Start of Material for this task

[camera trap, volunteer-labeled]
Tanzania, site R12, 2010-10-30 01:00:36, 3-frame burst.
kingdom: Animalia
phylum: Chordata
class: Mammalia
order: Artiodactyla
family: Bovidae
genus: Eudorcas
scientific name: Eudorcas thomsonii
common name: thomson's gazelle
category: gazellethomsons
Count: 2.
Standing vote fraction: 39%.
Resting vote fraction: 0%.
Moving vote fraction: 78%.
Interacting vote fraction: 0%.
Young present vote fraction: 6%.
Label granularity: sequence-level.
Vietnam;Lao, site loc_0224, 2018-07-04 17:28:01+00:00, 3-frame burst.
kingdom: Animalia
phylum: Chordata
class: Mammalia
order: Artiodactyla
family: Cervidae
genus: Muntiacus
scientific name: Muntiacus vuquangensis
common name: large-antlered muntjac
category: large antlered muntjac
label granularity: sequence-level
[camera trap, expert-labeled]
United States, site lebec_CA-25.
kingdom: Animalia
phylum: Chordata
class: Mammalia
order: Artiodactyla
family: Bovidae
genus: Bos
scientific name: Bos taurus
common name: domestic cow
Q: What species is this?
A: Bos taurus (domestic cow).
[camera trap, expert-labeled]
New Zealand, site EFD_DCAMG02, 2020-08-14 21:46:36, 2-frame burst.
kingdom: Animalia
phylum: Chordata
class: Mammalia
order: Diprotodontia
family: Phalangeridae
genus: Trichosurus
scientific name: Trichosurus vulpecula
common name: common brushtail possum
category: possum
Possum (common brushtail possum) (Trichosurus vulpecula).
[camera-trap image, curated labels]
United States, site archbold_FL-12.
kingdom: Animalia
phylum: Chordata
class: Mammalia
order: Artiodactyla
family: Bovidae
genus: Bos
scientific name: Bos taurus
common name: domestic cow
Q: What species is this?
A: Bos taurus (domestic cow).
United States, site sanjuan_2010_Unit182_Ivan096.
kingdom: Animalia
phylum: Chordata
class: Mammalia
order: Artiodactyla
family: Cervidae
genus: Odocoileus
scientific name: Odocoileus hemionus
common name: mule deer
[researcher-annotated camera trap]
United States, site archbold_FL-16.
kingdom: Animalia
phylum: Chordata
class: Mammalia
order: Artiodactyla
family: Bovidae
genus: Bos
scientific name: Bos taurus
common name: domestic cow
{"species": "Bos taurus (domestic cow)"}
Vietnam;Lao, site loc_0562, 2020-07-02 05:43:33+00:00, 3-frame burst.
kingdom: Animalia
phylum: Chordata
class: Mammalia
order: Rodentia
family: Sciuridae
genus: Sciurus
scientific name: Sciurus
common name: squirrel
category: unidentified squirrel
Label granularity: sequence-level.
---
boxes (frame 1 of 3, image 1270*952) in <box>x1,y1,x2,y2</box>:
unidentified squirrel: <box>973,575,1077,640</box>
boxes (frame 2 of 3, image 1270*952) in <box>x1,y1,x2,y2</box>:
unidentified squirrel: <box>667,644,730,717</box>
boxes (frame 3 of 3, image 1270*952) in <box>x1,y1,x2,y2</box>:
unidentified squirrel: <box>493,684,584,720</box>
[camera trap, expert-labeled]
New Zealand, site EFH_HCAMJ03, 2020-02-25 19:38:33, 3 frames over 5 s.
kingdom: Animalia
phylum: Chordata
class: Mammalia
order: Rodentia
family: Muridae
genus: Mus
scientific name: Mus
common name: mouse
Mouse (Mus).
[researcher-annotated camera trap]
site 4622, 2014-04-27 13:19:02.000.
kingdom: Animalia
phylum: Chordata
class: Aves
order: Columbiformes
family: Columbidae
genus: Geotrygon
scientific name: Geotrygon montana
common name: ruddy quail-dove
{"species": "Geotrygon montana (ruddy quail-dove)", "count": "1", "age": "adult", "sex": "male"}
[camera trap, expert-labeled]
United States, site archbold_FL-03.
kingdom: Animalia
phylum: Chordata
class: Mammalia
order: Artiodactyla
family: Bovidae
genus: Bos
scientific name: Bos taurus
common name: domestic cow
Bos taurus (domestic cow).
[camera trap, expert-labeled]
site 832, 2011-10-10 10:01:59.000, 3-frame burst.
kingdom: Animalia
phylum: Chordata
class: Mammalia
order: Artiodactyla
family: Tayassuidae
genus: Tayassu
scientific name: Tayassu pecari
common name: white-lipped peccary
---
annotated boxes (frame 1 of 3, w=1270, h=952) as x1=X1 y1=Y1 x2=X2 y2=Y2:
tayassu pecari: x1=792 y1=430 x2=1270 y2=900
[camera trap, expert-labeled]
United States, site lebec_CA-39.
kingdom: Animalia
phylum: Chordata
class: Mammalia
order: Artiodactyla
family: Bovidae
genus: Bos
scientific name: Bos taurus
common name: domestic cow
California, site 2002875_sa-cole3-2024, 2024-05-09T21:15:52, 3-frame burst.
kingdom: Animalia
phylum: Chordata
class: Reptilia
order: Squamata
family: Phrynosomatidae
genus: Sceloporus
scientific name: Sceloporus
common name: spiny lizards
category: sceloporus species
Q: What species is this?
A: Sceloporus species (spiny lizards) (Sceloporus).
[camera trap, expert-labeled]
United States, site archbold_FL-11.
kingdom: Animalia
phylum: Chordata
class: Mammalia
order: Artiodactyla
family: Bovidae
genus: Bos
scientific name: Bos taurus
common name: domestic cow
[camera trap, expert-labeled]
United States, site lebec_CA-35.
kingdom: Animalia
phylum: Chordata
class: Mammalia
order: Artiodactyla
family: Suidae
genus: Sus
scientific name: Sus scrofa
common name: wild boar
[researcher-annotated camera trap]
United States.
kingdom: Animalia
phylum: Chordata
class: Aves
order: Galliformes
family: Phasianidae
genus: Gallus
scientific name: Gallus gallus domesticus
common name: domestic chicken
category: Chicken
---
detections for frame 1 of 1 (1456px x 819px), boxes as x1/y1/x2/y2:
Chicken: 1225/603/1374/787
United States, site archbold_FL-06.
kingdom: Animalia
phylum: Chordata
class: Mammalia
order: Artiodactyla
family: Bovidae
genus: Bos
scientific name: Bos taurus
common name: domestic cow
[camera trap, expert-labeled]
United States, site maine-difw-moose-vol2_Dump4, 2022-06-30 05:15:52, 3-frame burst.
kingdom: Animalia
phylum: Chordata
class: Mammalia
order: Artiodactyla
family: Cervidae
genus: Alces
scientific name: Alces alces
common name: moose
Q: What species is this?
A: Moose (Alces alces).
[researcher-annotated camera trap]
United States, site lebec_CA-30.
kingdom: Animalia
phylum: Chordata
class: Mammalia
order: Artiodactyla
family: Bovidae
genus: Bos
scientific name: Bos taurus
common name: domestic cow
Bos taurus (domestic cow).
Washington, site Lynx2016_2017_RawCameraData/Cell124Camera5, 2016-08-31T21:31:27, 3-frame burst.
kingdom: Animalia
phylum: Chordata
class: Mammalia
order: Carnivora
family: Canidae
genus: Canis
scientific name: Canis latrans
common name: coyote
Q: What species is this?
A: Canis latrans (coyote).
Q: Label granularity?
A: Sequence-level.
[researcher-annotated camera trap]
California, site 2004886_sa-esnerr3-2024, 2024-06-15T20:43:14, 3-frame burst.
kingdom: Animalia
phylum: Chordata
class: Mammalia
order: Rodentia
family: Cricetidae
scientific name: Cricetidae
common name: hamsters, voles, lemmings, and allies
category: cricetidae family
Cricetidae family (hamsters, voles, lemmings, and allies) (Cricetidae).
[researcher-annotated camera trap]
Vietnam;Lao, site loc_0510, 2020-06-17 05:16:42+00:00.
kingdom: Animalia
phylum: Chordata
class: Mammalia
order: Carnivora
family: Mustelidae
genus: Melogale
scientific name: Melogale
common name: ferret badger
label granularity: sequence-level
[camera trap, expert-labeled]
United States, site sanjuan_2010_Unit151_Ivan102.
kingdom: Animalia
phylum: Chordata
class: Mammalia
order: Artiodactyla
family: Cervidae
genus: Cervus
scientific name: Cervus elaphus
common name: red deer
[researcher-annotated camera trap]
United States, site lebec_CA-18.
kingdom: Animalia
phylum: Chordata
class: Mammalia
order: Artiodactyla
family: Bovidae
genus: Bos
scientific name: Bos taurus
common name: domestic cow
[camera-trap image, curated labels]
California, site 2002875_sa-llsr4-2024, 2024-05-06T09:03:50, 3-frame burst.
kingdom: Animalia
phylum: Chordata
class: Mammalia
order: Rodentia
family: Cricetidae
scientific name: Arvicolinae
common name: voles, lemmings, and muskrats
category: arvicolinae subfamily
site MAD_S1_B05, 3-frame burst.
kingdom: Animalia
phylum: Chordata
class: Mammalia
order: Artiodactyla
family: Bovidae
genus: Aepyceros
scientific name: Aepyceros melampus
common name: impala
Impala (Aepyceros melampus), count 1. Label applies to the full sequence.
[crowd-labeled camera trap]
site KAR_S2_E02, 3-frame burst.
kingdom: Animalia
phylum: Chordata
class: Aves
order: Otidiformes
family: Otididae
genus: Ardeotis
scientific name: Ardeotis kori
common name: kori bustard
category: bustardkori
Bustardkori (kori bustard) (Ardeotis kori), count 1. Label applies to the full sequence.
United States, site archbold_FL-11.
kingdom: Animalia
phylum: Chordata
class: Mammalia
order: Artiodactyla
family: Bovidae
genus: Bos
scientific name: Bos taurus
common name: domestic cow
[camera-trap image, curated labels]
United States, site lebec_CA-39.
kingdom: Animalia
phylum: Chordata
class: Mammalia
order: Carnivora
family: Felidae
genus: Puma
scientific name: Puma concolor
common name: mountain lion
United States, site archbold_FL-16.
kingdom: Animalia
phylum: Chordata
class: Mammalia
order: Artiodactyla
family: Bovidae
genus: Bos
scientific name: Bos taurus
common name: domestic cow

End of Material for this task

• **Problem**: Search the data above for the word "montana", then gather each line in which it appears.

• **Solution for this exercise**:
scientific name: Geotrygon montana
{"species": "Geotrygon montana (ruddy quail-dove)", "count": "1", "age": "adult", "sex": "male"}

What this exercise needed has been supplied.